Jan 21, 2012, 4:16 pm

I need to remember to look as well. Farmer was one of my favorite authors when I was young. I got thrown off of him by the Riverworld series, which I never cared for. Liked the concept but not the execution. Of course that proved to be the most popular. I was in college I think when I read Tarzan Alive and became almost convinced it was a true story.

Jan 21, 2012, 7:20 pm

I got thrown off of him by the Riverworld series, which I never cared for. Liked the concept but not the execution.

Totally in agreement. The concept is awesome. The execution didn't live up to it.

Jan 21, 2012, 7:38 pm

#5 "I was in college I think when I read Tarzan Alive and became almost convinced it was a true story."

You mean it isn't?

The first two Riverworld books were good. The third was worse than bad and the forth was unreadable. Was there a fifth?

Jan 21, 2012, 9:00 pm

About a year ago I was looking through the biography section in my local library for something and there filed was "Tarzan Alive". It sort of blew my mind and made me flash back to all those years ago. When you are 20 years old or so anything is possible. I think at the time I completely bought it, or at least nearly so. I think I need to re-read it. I bet I would still love it.

Jan 23, 2012, 1:59 pm

Comic book god Alan Moore on PJF:

Philip José Farmer was a seminal influence upon {The League of Extraordinary Gentleman}. I mean, I had read his Tarzan Alive and Doc Savage: His Apocalyptic Life, which had that whole “World Newton” family tree that connected up all the pulp adventure heroes. Although we’ve taken it a little bit further than that in the League, whether we would have ever thought of that without the primary example of Philip José Farmer, I don’t know.

I’ve still got a healthy collection of Phillip José Farmer’s work. He will be very much missed. He was a very important writer. He was one of the pioneers in writing intelligently about sex in science fiction. I can remember reading Strange Relations way back in the day, when I was still in school.
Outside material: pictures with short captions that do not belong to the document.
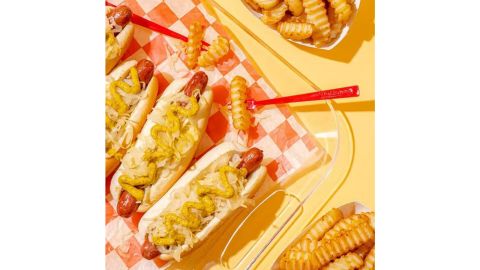 Nathan’s Famous Hot Dog Meal Kit for 12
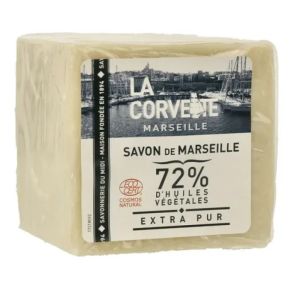 La Corvète Cube Savon Marseille Extra Pur - 300G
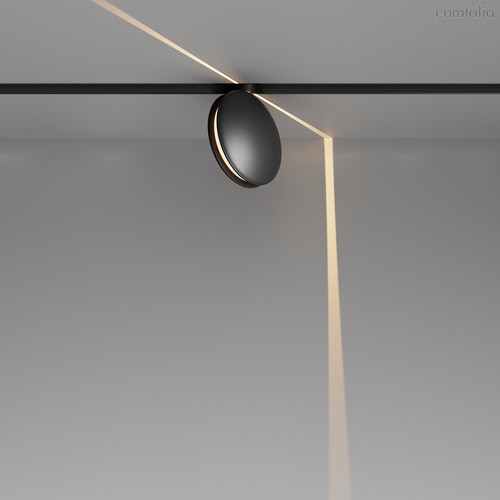 Трековый светильник Контур / Outline Exility 3000K 6Вт 180° - Maytoni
It had a profound effect on me; it made me realize it was possible to write intelligently about sex without it being pornography or smutty jokes, and yes, science fiction was as good a place for it as anywhere else.

So many great works – “The Jungle Rot Kid on the Nod,” a great mash-up of two writers named Burroughs. He would change his writing style for the job on hand. He wasn’t afraid to try anything new – I mean, his Riverworld books, the first couple were wonderful.

I think he sometimes he came up with brilliant ideas that maybe didn’t go as far as I’d hoped, but that’s the only criticism I can think of. And if you’re criticizing someone for being too ambitious, that’s not really a criticism at all. If only a few of our modern writers were as brilliant as Philip José Farmer, then I think the world of culture would be a much better place.